Please give the entries from the line with "Is the location" to the line with "85 centimetres" again with "gabled roof" renamed to "pitched roof" and nothing else altered. Omit the pictures.
--- START OF Stored rows ---
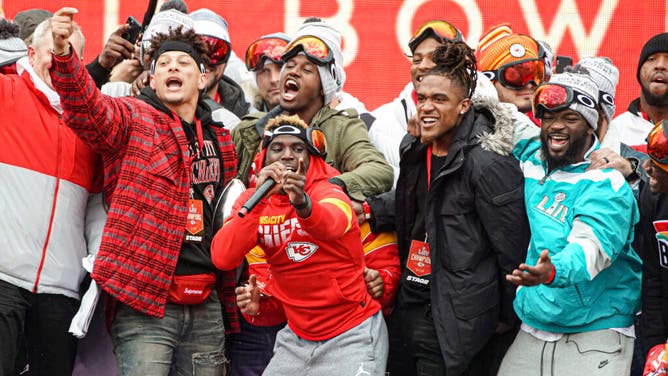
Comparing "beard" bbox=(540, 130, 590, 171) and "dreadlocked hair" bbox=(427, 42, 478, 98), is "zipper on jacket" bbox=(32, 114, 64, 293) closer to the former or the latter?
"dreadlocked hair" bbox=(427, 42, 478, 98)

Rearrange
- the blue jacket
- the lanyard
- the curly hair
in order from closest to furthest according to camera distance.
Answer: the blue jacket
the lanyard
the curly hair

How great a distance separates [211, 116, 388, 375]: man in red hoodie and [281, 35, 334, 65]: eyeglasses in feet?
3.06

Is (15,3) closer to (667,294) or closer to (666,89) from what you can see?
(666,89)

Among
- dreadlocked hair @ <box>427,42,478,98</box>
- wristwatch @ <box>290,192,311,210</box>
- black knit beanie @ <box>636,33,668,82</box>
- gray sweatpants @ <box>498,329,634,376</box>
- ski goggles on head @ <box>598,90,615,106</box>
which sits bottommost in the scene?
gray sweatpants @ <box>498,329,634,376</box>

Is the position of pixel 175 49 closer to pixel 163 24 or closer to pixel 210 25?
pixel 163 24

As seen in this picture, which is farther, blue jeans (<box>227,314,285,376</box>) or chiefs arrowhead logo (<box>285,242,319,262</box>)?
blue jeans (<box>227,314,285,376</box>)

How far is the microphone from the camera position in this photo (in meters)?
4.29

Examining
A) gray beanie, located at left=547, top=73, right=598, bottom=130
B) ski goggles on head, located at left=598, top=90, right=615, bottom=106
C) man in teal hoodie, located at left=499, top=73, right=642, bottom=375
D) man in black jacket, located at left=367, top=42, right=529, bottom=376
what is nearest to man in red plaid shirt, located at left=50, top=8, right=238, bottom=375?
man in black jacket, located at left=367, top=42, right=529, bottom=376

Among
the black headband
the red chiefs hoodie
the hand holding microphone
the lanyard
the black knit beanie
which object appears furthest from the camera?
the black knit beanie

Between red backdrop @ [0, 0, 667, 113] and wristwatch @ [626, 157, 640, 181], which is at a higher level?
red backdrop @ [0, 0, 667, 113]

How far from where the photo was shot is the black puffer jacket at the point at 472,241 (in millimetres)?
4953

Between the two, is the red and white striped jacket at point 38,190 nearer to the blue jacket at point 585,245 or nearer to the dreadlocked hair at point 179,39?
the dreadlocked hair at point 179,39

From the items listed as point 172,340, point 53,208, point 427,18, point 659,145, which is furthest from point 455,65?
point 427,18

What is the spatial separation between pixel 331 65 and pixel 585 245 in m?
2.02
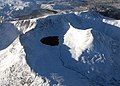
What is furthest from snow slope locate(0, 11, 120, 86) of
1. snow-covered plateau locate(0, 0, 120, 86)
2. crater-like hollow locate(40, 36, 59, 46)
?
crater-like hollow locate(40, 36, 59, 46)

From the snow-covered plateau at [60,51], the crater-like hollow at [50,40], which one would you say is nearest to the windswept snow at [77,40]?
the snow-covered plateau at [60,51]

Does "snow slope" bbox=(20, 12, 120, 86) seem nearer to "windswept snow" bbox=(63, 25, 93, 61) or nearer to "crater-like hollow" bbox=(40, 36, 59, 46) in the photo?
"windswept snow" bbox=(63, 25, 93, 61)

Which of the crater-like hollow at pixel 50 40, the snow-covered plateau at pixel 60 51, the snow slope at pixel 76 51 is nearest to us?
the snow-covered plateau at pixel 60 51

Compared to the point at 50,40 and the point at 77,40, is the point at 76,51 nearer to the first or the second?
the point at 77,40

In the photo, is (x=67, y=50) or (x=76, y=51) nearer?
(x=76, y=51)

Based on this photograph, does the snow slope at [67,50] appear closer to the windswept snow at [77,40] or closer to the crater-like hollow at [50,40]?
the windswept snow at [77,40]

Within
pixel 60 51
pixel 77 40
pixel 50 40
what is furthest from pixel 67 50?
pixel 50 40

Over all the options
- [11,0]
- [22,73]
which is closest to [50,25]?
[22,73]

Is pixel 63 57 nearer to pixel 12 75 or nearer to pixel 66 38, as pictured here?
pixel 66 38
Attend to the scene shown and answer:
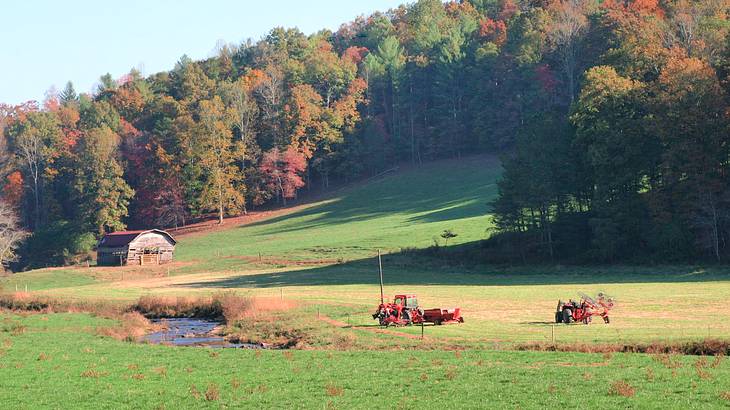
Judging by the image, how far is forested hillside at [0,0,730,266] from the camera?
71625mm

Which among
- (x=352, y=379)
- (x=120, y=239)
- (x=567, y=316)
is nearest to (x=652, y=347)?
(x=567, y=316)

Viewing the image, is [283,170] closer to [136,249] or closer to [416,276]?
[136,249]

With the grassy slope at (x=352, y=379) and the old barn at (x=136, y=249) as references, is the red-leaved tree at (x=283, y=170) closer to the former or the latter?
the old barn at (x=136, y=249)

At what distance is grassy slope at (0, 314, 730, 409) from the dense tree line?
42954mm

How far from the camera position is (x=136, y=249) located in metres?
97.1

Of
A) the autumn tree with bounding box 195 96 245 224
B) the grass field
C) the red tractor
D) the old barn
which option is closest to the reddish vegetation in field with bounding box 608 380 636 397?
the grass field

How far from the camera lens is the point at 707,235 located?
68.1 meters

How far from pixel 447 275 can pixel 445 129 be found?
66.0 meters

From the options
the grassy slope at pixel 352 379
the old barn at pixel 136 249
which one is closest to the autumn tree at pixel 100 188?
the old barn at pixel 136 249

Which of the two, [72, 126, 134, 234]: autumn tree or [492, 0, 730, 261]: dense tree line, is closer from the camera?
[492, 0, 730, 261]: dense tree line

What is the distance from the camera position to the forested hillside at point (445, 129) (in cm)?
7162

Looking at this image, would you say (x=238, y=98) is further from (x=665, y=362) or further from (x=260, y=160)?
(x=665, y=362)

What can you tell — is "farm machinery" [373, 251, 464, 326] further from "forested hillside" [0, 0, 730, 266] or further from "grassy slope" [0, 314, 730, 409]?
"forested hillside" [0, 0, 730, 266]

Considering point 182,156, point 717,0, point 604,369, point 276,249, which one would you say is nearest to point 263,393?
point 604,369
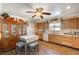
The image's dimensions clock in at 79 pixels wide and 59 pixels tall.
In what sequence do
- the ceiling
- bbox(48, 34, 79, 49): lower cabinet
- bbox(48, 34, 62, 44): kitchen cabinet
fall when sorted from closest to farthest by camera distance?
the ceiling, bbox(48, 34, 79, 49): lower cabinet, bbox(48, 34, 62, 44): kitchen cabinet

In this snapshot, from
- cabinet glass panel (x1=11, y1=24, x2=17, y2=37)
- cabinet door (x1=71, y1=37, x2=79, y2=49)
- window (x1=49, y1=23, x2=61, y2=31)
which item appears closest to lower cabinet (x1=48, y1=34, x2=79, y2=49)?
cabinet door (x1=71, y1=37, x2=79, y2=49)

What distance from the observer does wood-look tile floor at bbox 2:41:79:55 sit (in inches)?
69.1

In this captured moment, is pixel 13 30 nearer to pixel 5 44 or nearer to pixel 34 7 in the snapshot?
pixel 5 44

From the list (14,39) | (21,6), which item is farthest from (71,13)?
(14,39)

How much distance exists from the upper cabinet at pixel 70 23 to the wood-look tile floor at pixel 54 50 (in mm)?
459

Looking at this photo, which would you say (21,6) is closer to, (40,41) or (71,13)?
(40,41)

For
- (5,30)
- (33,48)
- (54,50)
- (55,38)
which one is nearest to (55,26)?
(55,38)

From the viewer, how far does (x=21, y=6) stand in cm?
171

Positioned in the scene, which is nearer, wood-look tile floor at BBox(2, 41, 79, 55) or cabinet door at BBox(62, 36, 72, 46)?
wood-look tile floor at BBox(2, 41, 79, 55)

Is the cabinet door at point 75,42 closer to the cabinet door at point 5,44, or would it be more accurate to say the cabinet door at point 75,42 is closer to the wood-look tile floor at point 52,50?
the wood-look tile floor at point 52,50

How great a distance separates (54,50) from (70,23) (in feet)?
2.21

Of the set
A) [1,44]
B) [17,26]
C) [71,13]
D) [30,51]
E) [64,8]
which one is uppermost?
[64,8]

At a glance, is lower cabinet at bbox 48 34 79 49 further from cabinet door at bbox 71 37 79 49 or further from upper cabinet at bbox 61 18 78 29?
--- END OF Stored rows ---
--- START OF Stored rows ---
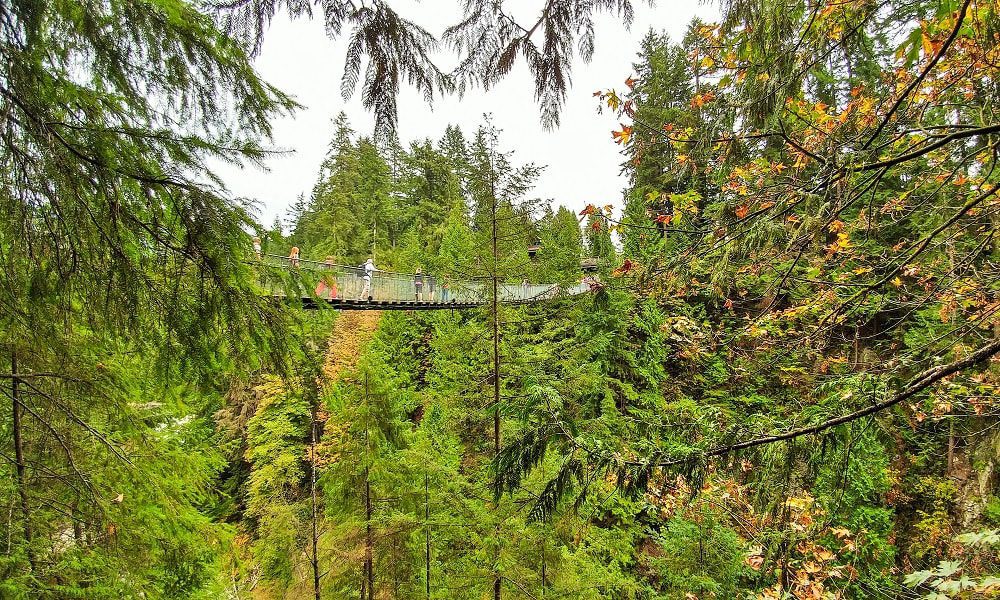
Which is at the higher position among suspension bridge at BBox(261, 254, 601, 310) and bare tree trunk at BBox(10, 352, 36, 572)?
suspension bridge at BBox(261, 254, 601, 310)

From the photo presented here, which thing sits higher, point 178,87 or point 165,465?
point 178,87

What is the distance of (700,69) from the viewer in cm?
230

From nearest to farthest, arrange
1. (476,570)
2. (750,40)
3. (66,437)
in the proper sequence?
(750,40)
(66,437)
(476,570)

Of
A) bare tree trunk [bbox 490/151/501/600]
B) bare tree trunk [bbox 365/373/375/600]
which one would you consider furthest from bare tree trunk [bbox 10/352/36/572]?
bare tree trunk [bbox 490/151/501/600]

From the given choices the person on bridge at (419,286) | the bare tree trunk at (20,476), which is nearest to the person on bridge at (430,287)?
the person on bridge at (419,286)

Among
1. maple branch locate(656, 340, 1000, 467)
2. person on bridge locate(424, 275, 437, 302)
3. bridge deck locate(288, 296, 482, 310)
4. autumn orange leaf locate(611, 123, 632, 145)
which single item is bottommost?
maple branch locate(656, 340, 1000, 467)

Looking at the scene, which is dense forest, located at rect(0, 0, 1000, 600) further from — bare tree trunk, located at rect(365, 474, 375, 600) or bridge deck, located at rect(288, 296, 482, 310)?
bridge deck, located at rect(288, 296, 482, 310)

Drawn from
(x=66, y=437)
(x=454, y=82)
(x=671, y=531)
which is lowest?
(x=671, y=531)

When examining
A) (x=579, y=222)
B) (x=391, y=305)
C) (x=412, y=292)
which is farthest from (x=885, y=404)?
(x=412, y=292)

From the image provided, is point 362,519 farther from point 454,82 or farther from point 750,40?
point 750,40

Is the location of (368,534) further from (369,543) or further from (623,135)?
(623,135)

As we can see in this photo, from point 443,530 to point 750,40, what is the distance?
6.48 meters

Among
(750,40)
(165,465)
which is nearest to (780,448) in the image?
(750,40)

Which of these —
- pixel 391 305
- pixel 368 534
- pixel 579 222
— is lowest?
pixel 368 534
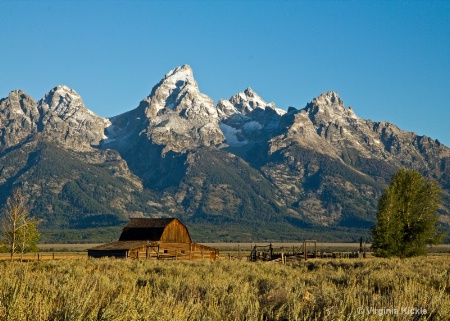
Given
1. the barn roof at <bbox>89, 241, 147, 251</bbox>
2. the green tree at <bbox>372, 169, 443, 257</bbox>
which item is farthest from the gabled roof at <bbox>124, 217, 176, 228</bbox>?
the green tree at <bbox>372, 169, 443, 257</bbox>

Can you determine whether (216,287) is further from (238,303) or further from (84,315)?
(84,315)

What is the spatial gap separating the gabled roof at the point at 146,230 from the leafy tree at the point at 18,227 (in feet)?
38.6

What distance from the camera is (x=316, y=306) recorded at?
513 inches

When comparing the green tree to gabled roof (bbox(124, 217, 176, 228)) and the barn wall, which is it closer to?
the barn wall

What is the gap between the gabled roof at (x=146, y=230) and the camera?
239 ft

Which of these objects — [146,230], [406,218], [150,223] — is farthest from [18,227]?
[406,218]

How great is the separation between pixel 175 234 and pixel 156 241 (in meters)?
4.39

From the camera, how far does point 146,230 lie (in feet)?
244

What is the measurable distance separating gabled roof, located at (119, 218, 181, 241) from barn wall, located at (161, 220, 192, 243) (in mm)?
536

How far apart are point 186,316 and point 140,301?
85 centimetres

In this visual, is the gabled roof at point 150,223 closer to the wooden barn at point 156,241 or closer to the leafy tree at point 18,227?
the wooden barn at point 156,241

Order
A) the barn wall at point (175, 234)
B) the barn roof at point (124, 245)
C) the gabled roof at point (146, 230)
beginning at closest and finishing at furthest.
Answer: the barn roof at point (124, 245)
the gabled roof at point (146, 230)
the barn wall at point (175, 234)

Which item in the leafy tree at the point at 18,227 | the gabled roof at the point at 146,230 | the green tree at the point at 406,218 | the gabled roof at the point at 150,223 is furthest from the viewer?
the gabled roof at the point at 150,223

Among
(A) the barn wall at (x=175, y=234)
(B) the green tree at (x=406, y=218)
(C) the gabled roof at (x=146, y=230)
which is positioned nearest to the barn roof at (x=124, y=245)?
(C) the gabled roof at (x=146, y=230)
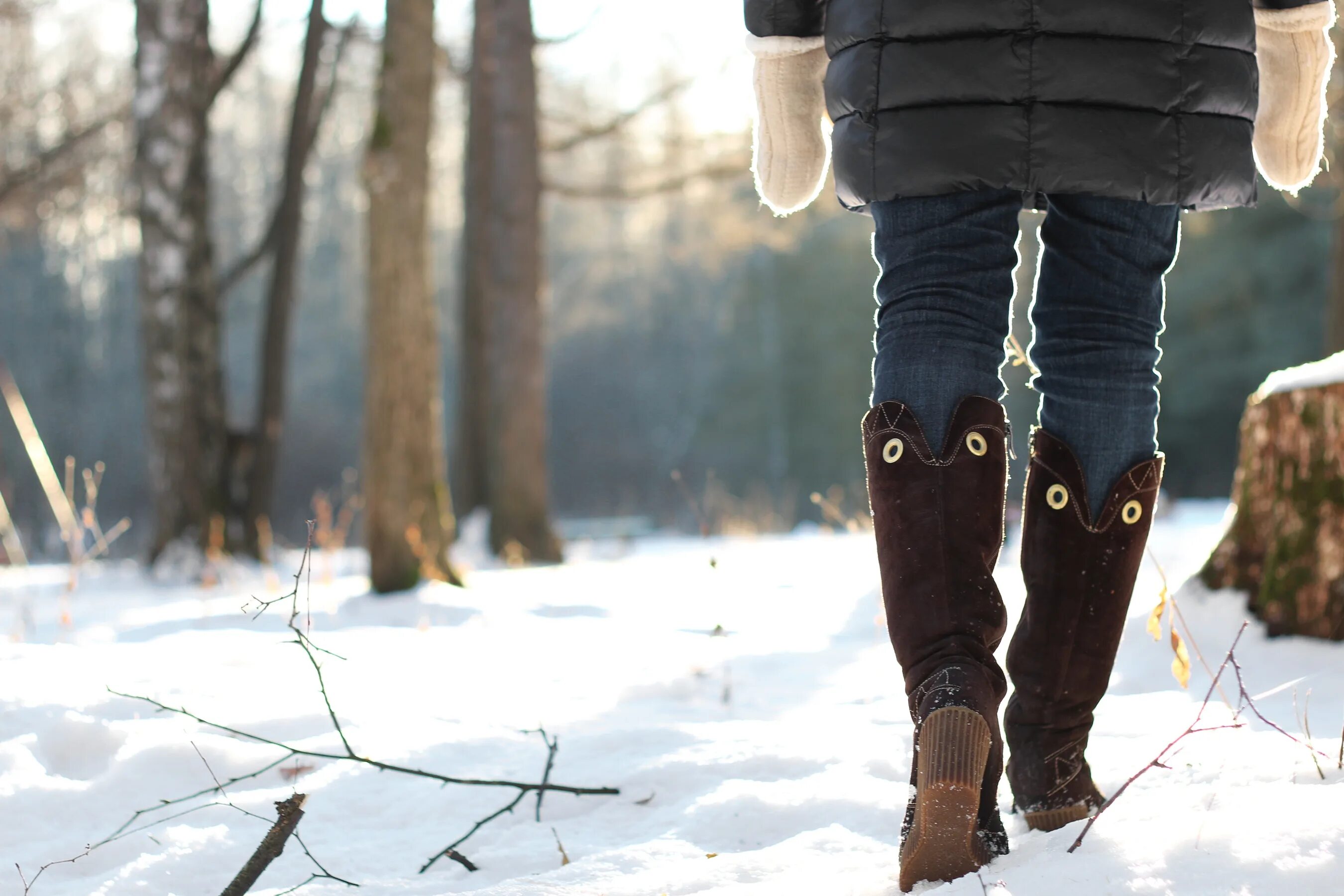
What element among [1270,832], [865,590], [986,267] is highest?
--- END OF Stored rows ---
Result of this task:
Is the location of (368,534) further from (369,543) or further from (623,135)?
(623,135)

As we can see in this photo, from point 443,530 to point 750,40, what is the distance?
6.48 meters

Among
(750,40)
(165,465)
which is nearest to (780,448) in the image?
(750,40)

Which of these —
- pixel 391 305
- pixel 368 534
- pixel 579 222
— is lowest?
pixel 368 534
Given
1. the barn roof at <bbox>89, 241, 147, 251</bbox>
2. the green tree at <bbox>372, 169, 443, 257</bbox>
which item is farthest from the pitched roof at <bbox>124, 217, 176, 228</bbox>?
the green tree at <bbox>372, 169, 443, 257</bbox>

Can you determine whether (216,287) is further from (238,303) or further from (84,315)?
(84,315)

What is the spatial gap separating the pitched roof at the point at 146,230 from the leafy tree at the point at 18,227 (in feet)?
38.6

What distance from the camera is (x=316, y=306) recorded at?
513 inches

When comparing the green tree to pitched roof (bbox(124, 217, 176, 228)) and the barn wall, which is it closer to?
the barn wall

What is the gap between the pitched roof at (x=146, y=230) and the camera?
239 ft

Which of these objects — [146,230], [406,218], [150,223] — is farthest from [18,227]?
[406,218]

How great is the separation between pixel 175 234 and pixel 156 241 (in meters)?
4.39

From the camera, how far does point 146,230 lie (in feet)?
244

What is the measurable distance separating pitched roof, located at (119, 218, 181, 241) from barn wall, located at (161, 220, 192, 243) (in mm)?
536

How far apart are point 186,316 and point 140,301?
85 centimetres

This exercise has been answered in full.